CAVALRY SPV I, LLC, AS ASSIGNEE OF CAPITAL ONE, N.A. v. KAILEA ROWLAND

Filed: Mar 26, 2026
Type: CS

What's This Case About?

Let’s cut straight to the chase: someone in Oklahoma is being sued for $1,242.60—yes, that’s one thousand two hundred forty-two dollars and sixty cents—over a credit card bill. Not a stolen car. Not a broken engagement ring. Not even a dog bite. We’re talking about the financial equivalent of three months of lattes, two rounds of concert tickets, or one slightly overpriced mattress from a questionable online ad. And yet, here we are, in the hallowed halls of the Kay County District Court, where legal paper is being burned to collect on a debt so small it wouldn’t even cover the deductible on most car insurance claims. Welcome to the American civil justice system, where capitalism has clearly run out of better ideas.
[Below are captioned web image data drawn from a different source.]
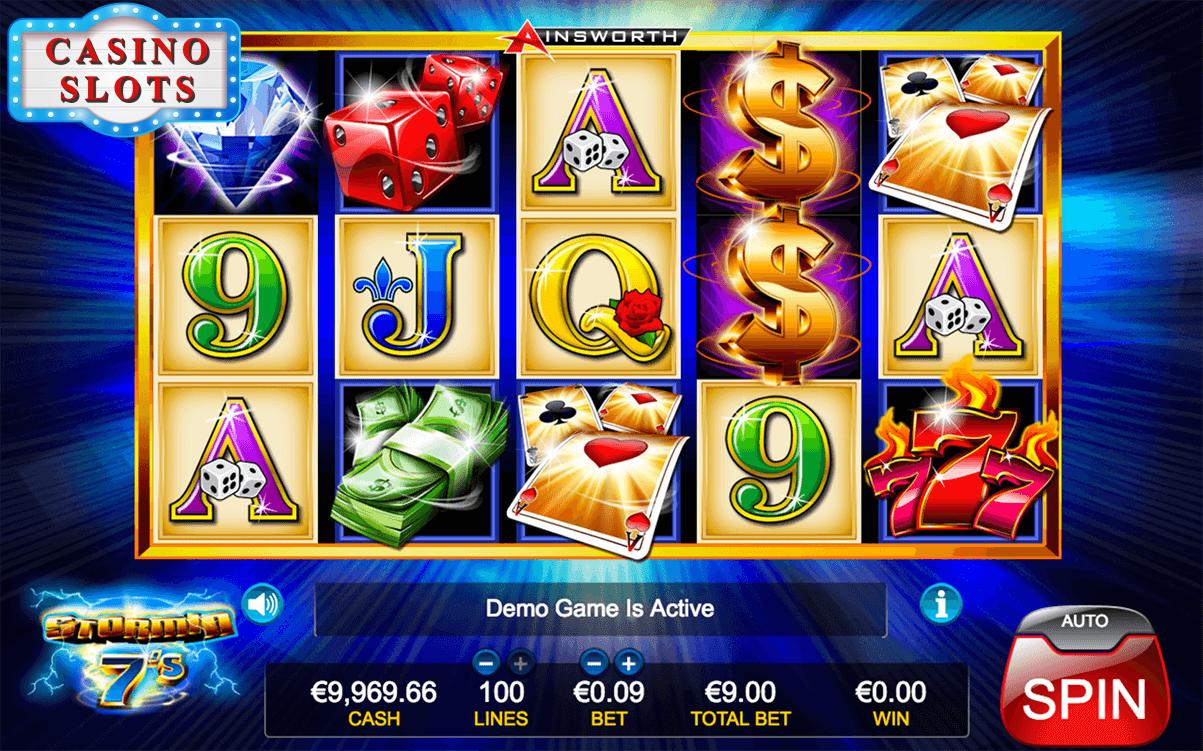 Stormin 7's Online Slot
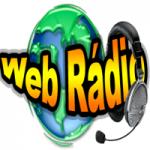 Logo da emissora Web Rádio Aroeiras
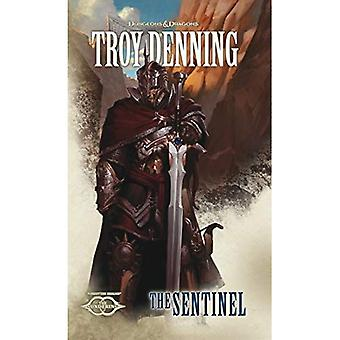 The Sentinel (Forgotten Realms: The Sundering)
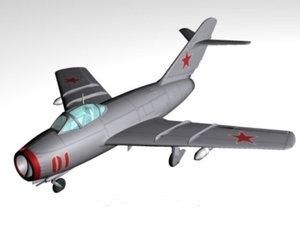 3d model soviet fighter plane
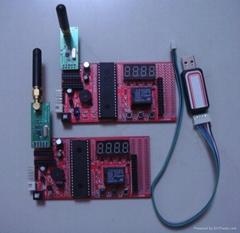 无线模块开发套件JASK2000-杭州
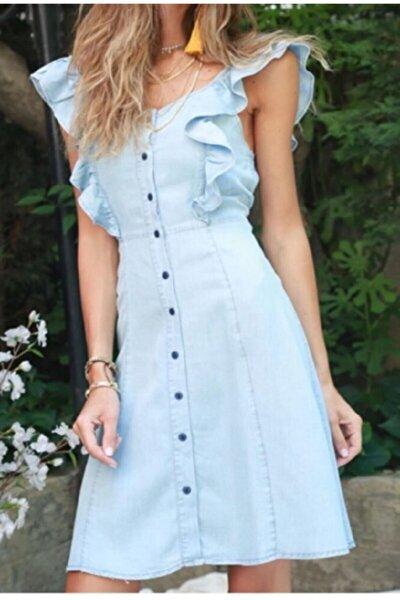 Tencel Denim Fırfır Detaylı Düğmeli Elbise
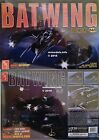 AMT 1/25 Batman Batwing New Plastic Model Kit AMT948/12 948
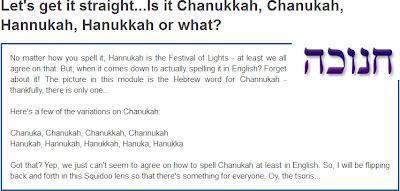 Chanukah Decorations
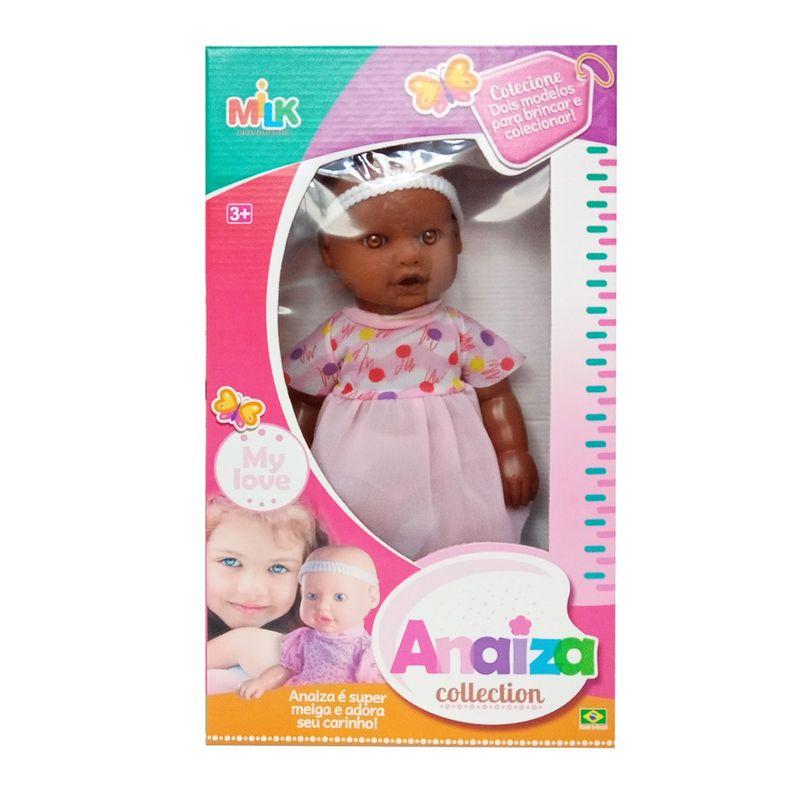 Boneca-Anaiza-Negra-Milk-Brinquedos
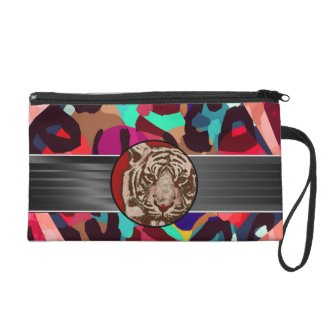 Cheetah Tiger Abstract Wristlet Purse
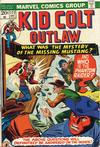 Cover for Kid Colt Outlaw (Marvel, 1949 series) #177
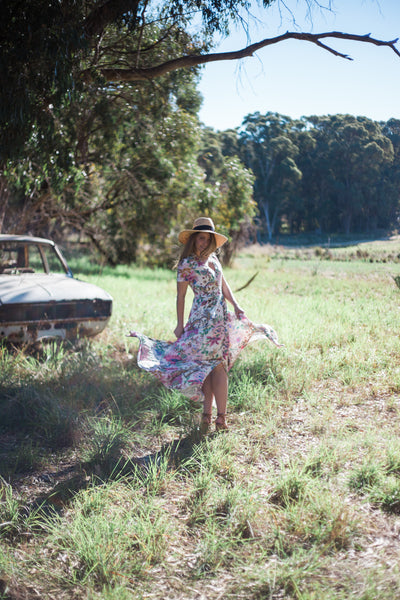 modest fashion australia maxi dress boho dress perth sydney sexy wedding event hens bridesmaid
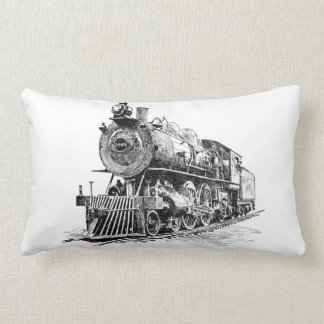 Locomotives Lumbar Cushion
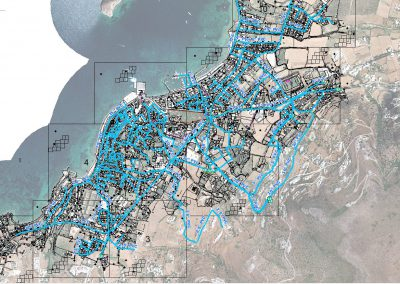 Δ.Ε.Υ.Α Πάρου – Εύρεση και αποτύπωση δικτύου ύδρευσης της Δ.Ε.Υ.Α.Π. στον οικισμό Παροικίας
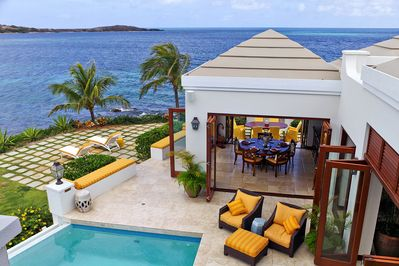 Views to Green Cay from the Chenay Bedroom on the second level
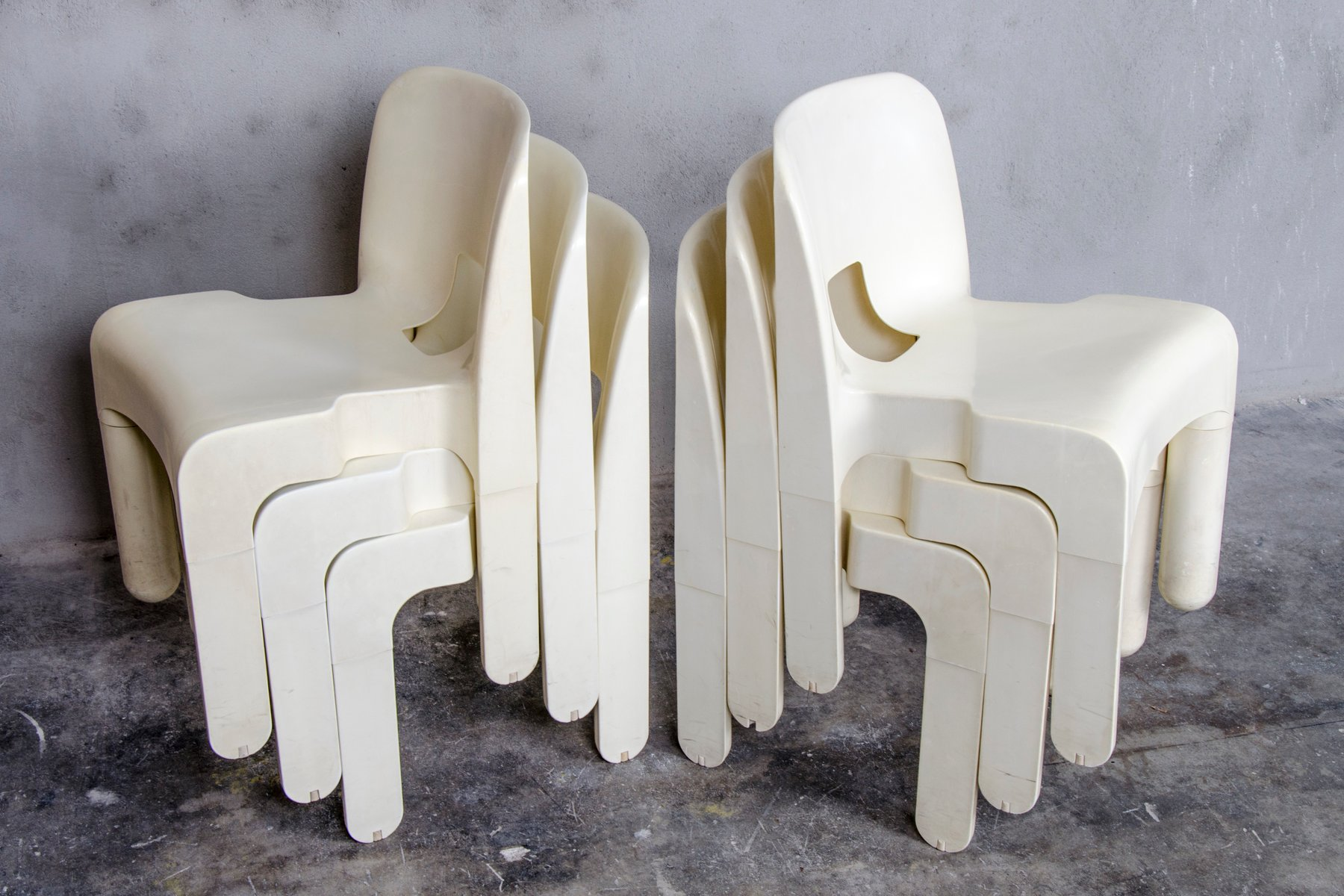 4867 Universale Plastic Chairs by Joe Colombo for Kartell 1960s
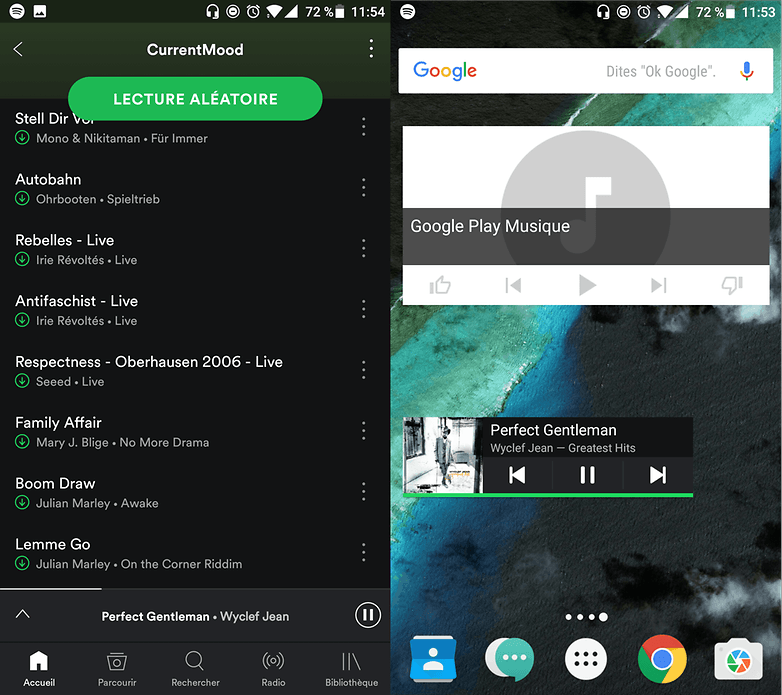 widgets spotify google play musique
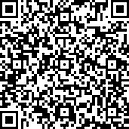 qrcode.23514282.png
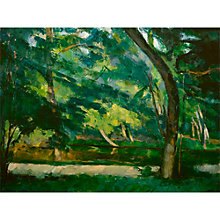 Buy The Courtauld Gallery, Paul Cézanne - L'Etang des Soeurs, Osny near Pontoise Circa 1875 Print Online at johnlewis.com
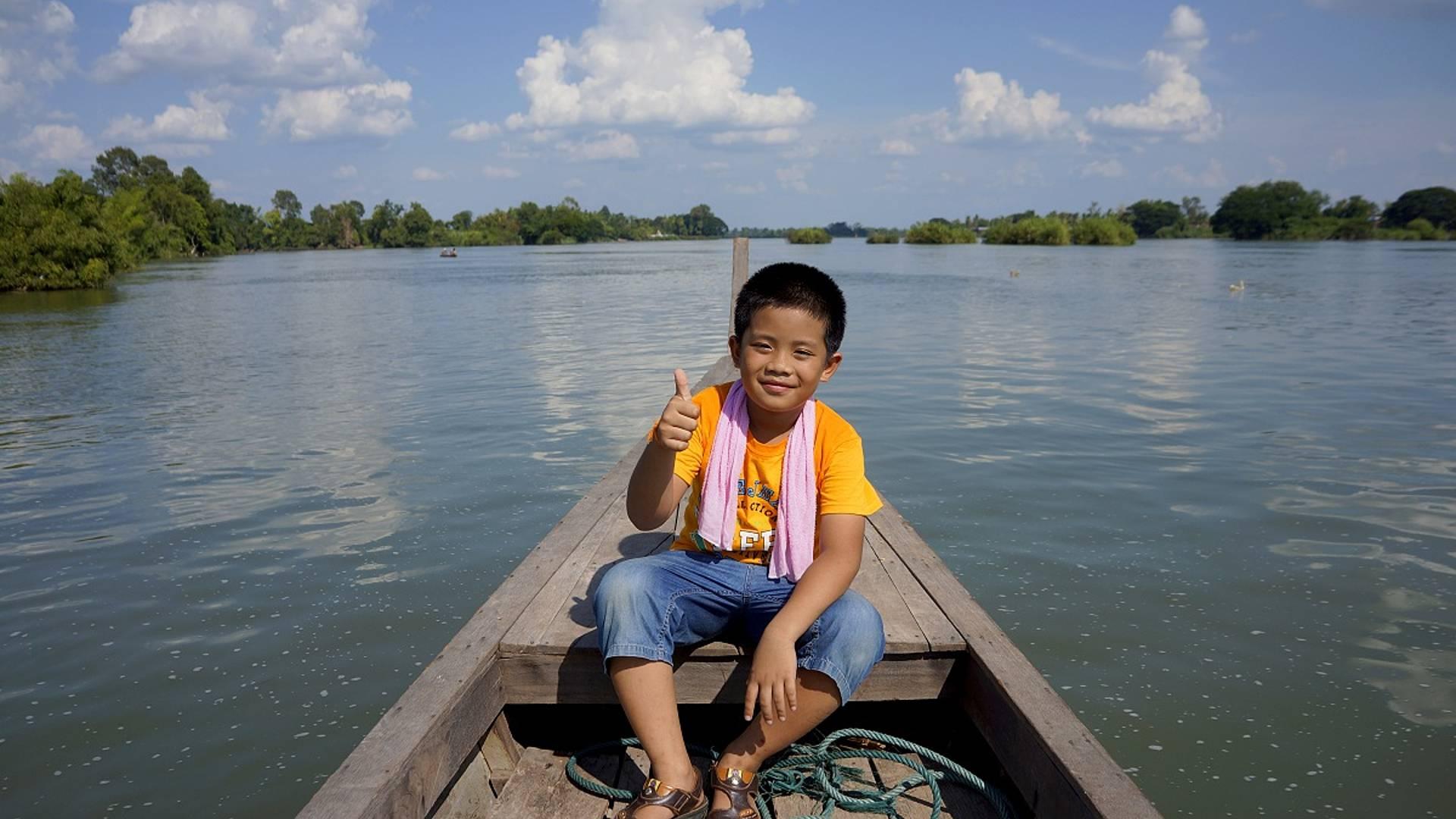 Laos - Cambodge, des 4000 îles aux temples d'Angkor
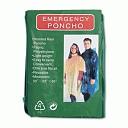 PONCHO DE EMERGENCIA</br>EMERGENCY PONCHO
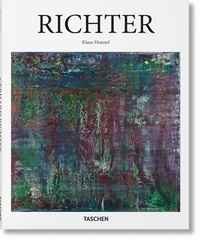 Klaus Honnef - Gerhard Richter.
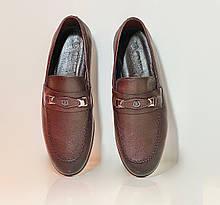Туфли повседневные, лоферы мужские кожаные коричневые фабричная Турция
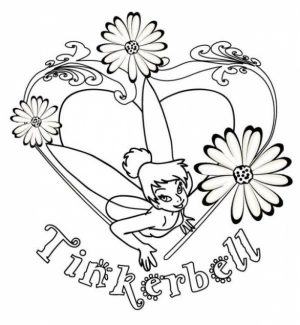 Free Tinkerbell Coloring Pages   66444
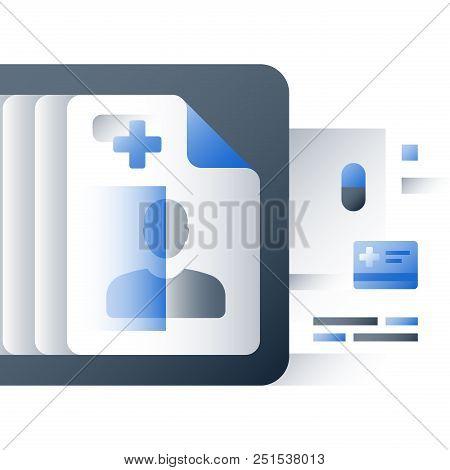 Medical Services, Health Care Insurance Policy, Medicine Prescription, Sick Leave Certificate, Annua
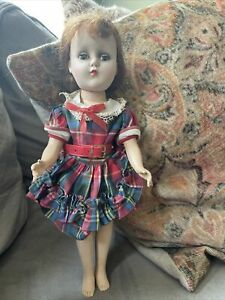 "Vintage Hard Plastic Doll Arranbee R&B Nannette? Doll 14"" Reddish- Brown Hair"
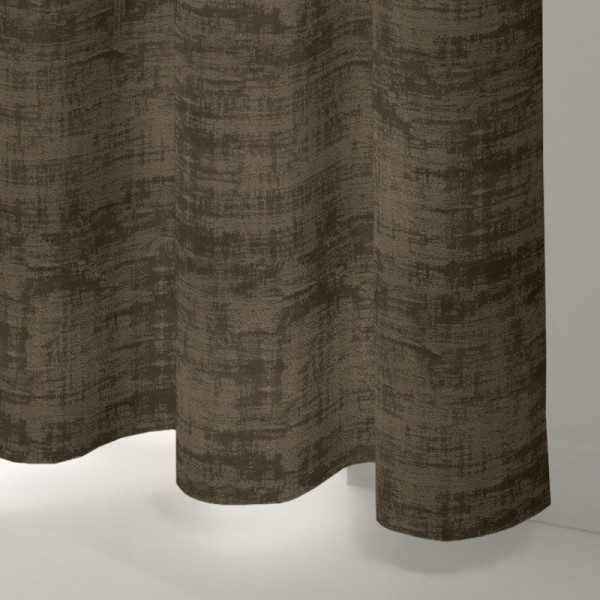 Style Studio Reign Driftwood Curtain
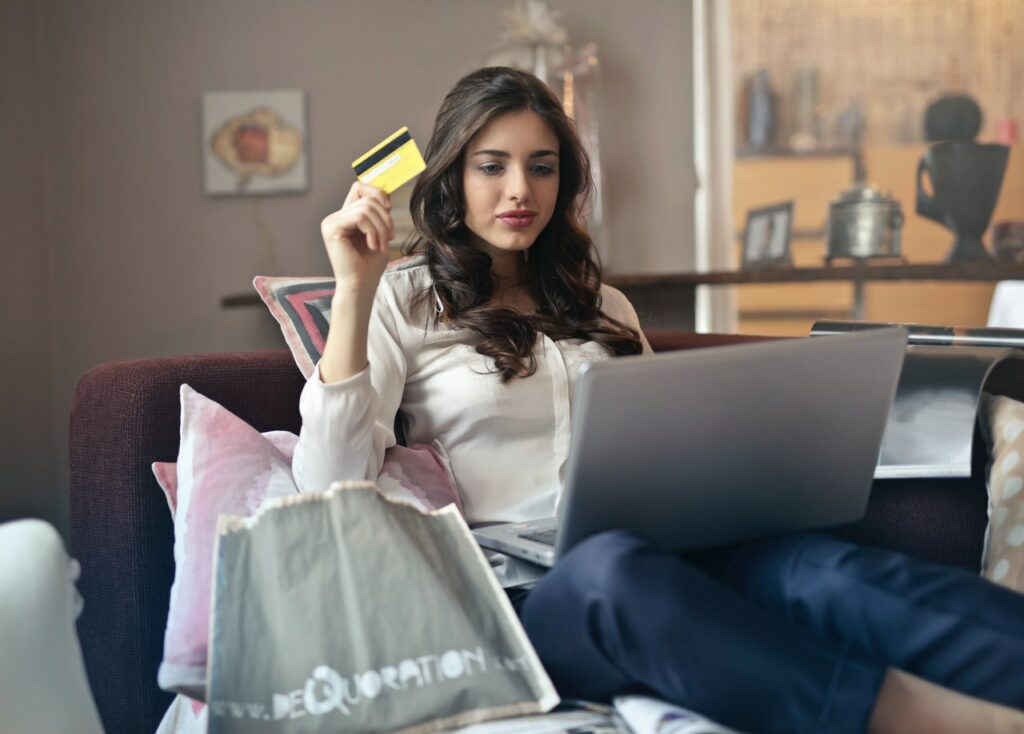 woman engaging in online shopping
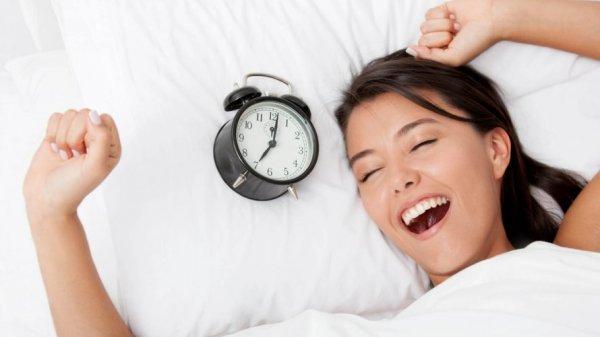 Ученые рассказали, как длительность сна влияет на стресс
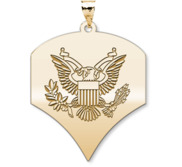 United States Army Specialist Pendant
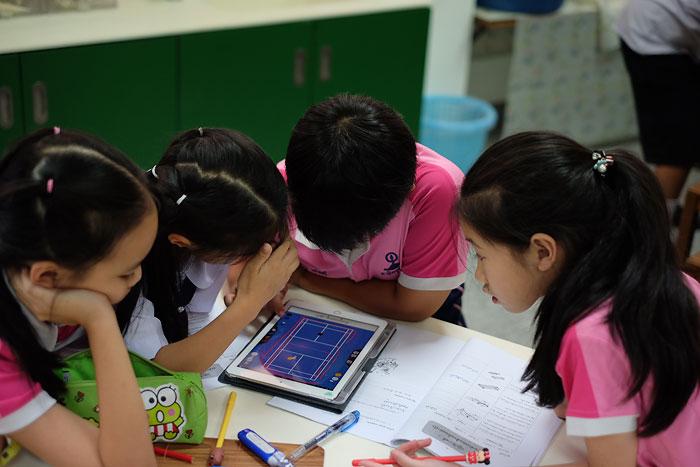 เมื่อโรงเรียนยุคใหม่ นำ 'iPad' มาใช้ในการเรียนการสอน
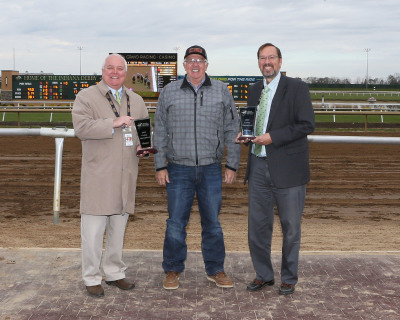 Garcia, Murphy Repeat as Top Trainer and Owner  at Indiana Grand Racing & Casino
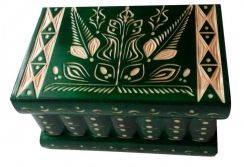 Green wood treasure jewelry puzzle box hidden key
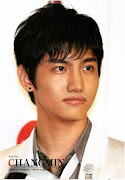 MaX cHangMin^^CoOl gUY^^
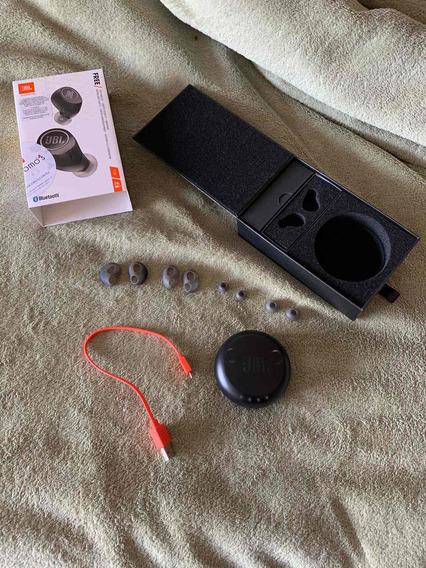 Fone De Ouvido Bluetooth Jbl In Ear Free X Preto
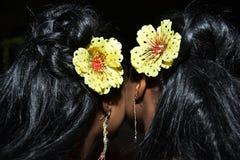 Стили причёсок 2 темн-с волосами девушки с желтыми цветками в ее волосах Стоковое Изображение RF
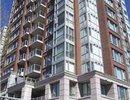 V886243 - # 1703 5775 HAMPTON PL, Vancouver, BC, CANADA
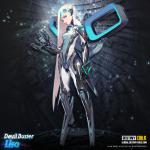 [PV] New Archfiend!?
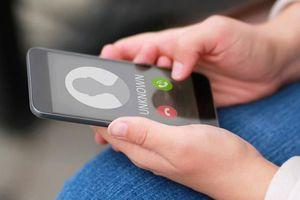 VinaPhone cảnh báo việc giả danh nhà mạng mời mua sim số đẹp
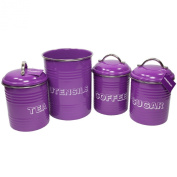 purple kitchen canister sets 3 piece kitchen canister storage stainless steel jars in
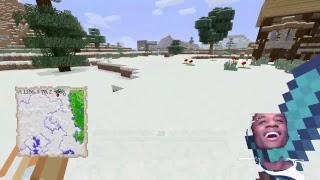 Minecraft  Livestream   H Freddie & Chill with Malik & Abraham & Cam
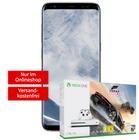 Preisfehler? Flat Allnet Comfort + Galaxy S8 + Xbox One S Forza je 24,99€ mtl.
Now, let’s meet our players. On one side, we have Cavalry SPV I, LLC, a name that sounds less like a financial entity and more like a rejected boy band from the early 2000s. But don’t let the soft-rock vibes fool you—this is a debt buyer, a company that purchases defaulted credit card accounts for pennies on the dollar from original lenders like Capital One, then sues to collect the full amount. They’re the vultures of the financial world—no judgment, just business. Their address? Greenwich, Connecticut, which is basically the Hamptons of hedge funds. They don’t even live here, folks. They’re not sipping sweet tea on a porch in Ponca City. They’re sipping single-origin espresso in a boardroom, outsourcing their legal drama to Texas-based law firm Jenkins & Young, P.C., because why handle your own dirty work when you can bill it to the defendant?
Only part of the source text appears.